_REQUIRED ACTIONS_
A – Using the Jean C. Baudet entry, explain why Editology appears as his school.
B – From the Jean C. Baudet entry, reproduce the passage from "Belgian philosopher and writer (1944–2021)" to "and Paris VI)." word for word.

_SOURCE TEXT_
::::
- Born: Jean Claude Baudet May 31, 1944 Brussels, Nazi-occupied Belgium
- Died: July 18, 2021 (aged 77) Laeken, Belgium
- Occupations: Philosopher; writer;

Philosophical work
- Era: Contemporary philosophy
- Region: Western philosophy
- School: Editology

= Jean C. Baudet =

Belgian philosopher and writer (1944–2021)

Jean Claude Baudet (May 31, 1944 – July 18, 2021) was a Belgian philosopher and writer.

==Life==
J.C. Baudet taught philosophy and history of science, from 1966 to 1973, in Congo and Burundi.
From 1973 to 1978, he was a biology researcher (agronomy faculty of Gembloux and Paris VI).
In 1978, he was the founder of the periodical Technologia (history of Science-Technics-Industry).
Since 1996, he was an editor of the Revue Générale (Brussels). The philosophical system developed by J.C. Baudet is known as editology.
::::
Stored items:
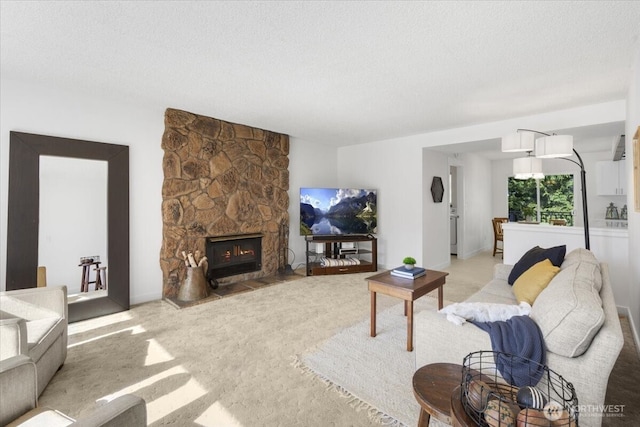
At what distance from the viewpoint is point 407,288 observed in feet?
8.50

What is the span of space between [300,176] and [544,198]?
A: 5.99 metres

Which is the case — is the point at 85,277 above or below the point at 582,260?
below

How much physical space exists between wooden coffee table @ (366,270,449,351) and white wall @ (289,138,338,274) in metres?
2.55

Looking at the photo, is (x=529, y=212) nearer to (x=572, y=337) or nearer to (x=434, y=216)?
(x=434, y=216)

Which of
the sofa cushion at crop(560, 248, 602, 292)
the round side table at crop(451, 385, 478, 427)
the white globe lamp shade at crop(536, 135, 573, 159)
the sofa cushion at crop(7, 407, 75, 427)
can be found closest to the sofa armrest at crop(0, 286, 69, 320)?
the sofa cushion at crop(7, 407, 75, 427)

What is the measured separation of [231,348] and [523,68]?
3.41 m

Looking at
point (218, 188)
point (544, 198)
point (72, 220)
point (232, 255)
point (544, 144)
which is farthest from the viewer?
point (544, 198)

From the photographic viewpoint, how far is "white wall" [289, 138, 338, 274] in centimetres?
545

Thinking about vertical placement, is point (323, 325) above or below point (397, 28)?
below

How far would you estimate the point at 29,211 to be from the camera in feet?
9.61

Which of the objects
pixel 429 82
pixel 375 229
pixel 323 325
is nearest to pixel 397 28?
pixel 429 82

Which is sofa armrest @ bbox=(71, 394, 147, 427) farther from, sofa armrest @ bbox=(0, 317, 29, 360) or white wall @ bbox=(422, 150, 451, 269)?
white wall @ bbox=(422, 150, 451, 269)

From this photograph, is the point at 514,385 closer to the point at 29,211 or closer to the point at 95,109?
the point at 29,211

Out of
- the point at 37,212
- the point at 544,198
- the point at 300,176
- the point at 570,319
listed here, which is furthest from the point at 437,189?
the point at 37,212
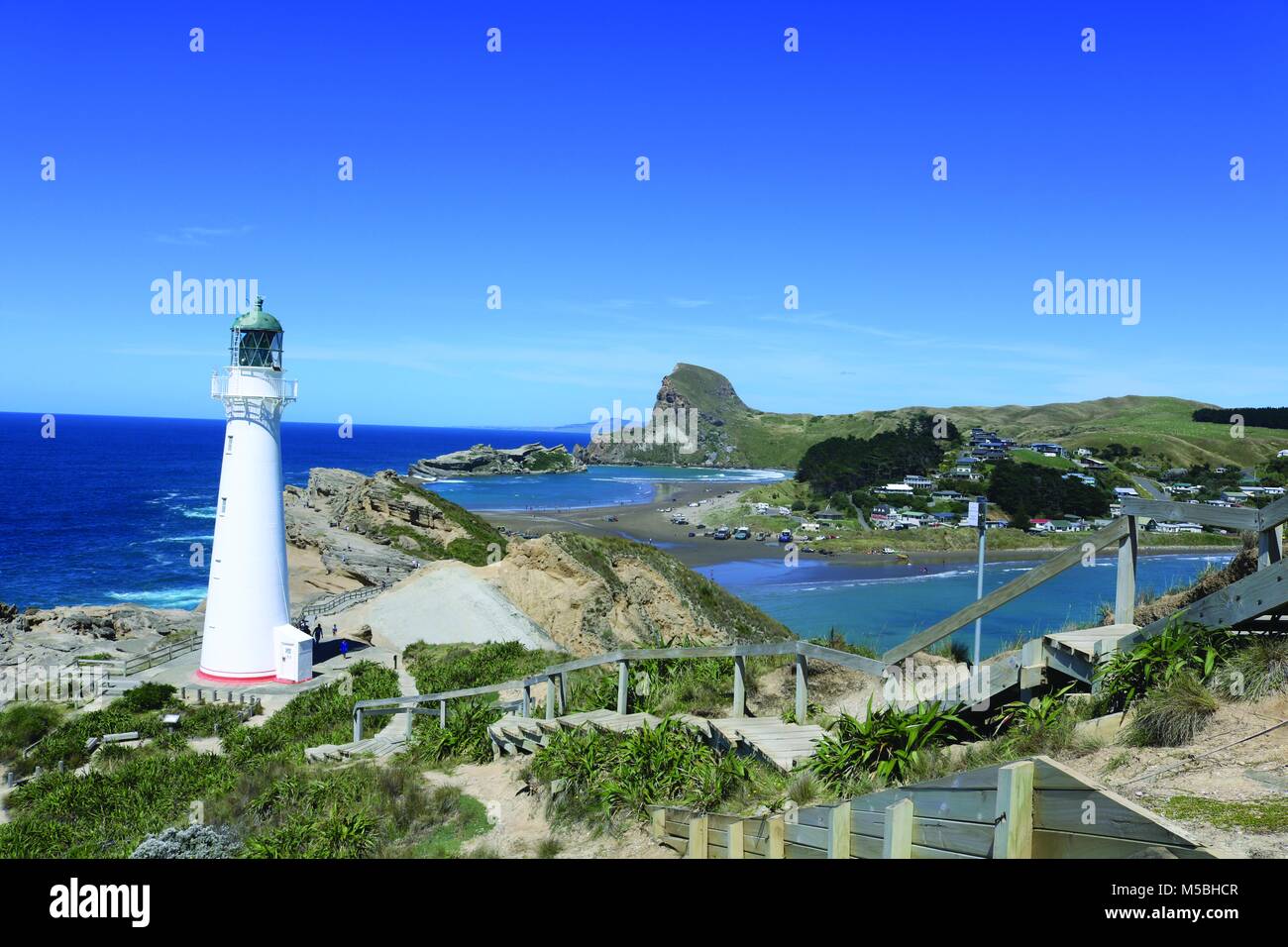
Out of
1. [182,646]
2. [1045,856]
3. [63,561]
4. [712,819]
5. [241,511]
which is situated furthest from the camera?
[63,561]

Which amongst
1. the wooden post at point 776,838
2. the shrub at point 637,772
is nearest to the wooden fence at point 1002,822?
the wooden post at point 776,838

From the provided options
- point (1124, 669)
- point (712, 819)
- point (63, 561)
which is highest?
point (1124, 669)

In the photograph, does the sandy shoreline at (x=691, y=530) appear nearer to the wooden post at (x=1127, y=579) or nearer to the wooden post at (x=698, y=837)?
the wooden post at (x=1127, y=579)

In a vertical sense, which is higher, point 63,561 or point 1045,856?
point 1045,856

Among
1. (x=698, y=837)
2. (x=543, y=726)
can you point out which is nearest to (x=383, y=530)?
(x=543, y=726)
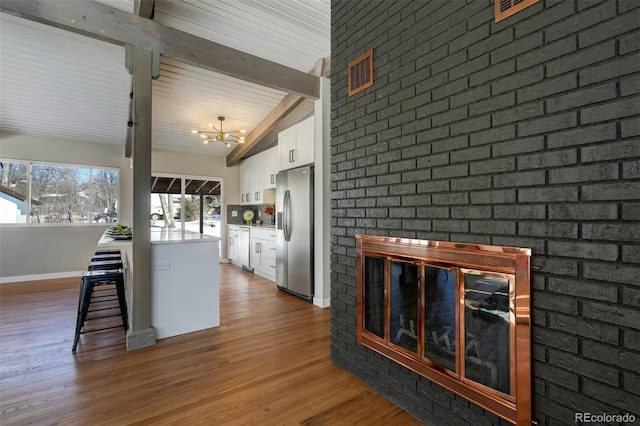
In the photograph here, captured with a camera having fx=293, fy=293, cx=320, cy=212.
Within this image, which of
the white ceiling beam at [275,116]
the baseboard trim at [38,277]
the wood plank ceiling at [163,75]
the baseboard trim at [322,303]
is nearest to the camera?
the wood plank ceiling at [163,75]

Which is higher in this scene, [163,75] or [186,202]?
[163,75]

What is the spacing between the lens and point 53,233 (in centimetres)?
549

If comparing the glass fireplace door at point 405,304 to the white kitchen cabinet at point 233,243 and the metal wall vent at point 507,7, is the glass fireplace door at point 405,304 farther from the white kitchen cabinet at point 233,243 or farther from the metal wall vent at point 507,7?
the white kitchen cabinet at point 233,243

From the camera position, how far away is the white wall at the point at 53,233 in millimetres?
5184

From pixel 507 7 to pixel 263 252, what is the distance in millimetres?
4886

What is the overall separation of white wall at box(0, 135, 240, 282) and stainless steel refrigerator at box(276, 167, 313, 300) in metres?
3.69

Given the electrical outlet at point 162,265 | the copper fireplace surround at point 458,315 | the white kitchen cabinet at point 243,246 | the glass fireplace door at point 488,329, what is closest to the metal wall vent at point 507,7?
the copper fireplace surround at point 458,315

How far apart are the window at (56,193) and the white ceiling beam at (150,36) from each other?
4216mm

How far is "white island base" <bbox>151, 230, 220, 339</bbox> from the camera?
2.86 meters

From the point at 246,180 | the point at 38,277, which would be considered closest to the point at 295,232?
the point at 246,180

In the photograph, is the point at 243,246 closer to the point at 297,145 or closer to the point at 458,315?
the point at 297,145

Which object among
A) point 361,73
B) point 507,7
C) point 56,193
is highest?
point 361,73

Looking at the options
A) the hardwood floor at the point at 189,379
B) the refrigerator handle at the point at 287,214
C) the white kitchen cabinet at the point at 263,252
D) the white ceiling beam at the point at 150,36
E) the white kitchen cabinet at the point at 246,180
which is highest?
the white ceiling beam at the point at 150,36

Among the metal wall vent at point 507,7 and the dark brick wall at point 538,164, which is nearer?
the dark brick wall at point 538,164
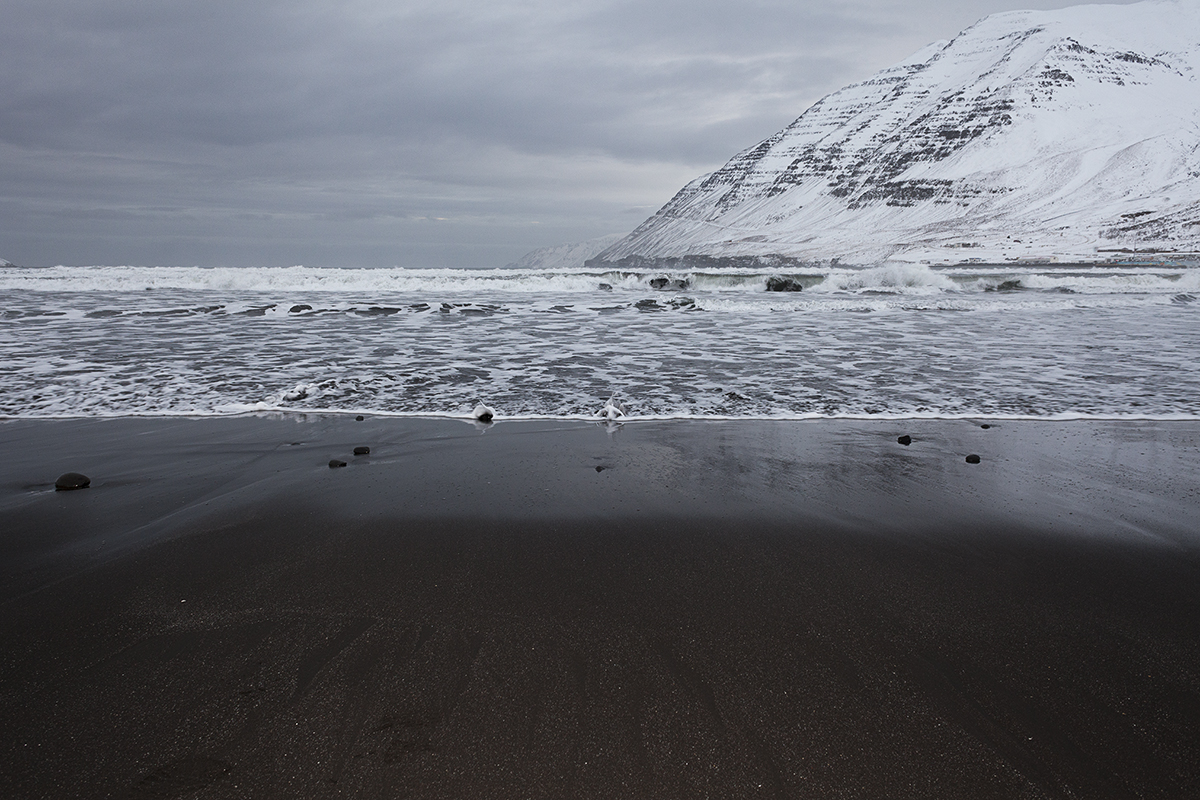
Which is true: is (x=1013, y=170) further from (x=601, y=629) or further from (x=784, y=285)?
(x=601, y=629)

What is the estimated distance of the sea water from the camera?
18.8ft

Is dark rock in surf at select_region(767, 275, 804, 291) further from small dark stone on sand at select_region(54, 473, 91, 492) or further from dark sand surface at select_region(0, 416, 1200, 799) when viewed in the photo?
small dark stone on sand at select_region(54, 473, 91, 492)

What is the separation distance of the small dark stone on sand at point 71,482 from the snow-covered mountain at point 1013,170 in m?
105

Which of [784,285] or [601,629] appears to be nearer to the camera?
[601,629]

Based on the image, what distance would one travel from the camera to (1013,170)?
141 metres

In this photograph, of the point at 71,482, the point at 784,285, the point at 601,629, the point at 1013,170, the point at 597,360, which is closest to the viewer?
the point at 601,629

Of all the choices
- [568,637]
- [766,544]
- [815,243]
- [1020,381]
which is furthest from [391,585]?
[815,243]

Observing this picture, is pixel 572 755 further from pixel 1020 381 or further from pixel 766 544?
pixel 1020 381

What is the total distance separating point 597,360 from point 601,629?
6.05 meters

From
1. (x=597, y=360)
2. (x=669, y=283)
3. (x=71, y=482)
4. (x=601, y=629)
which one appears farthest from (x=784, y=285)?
(x=601, y=629)

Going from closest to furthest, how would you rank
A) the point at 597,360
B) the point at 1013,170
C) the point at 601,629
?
1. the point at 601,629
2. the point at 597,360
3. the point at 1013,170

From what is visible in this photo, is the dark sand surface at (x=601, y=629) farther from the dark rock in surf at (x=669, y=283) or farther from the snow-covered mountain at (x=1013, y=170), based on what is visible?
the snow-covered mountain at (x=1013, y=170)

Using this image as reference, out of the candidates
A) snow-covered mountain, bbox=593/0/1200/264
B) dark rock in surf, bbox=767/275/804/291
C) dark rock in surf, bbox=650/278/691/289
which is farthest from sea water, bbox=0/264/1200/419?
snow-covered mountain, bbox=593/0/1200/264

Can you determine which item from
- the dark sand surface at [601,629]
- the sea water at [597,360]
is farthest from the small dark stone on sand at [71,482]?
the sea water at [597,360]
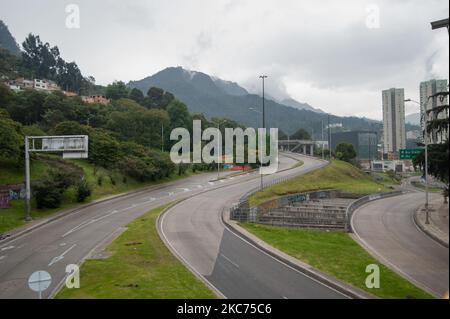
::::
_SOLUTIONS PER TASK_
A – The entry lists Editology as his school because the philosophical system Baudet developed is known as editology.

B –
Belgian philosopher and writer (1944–2021)

Jean Claude Baudet (May 31, 1944 – July 18, 2021) was a Belgian philosopher and writer.

==Life==
J.C. Baudet taught philosophy and history of science, from 1966 to 1973, in Congo and Burundi.
From 1973 to 1978, he was a biology researcher (agronomy faculty of Gembloux and Paris VI).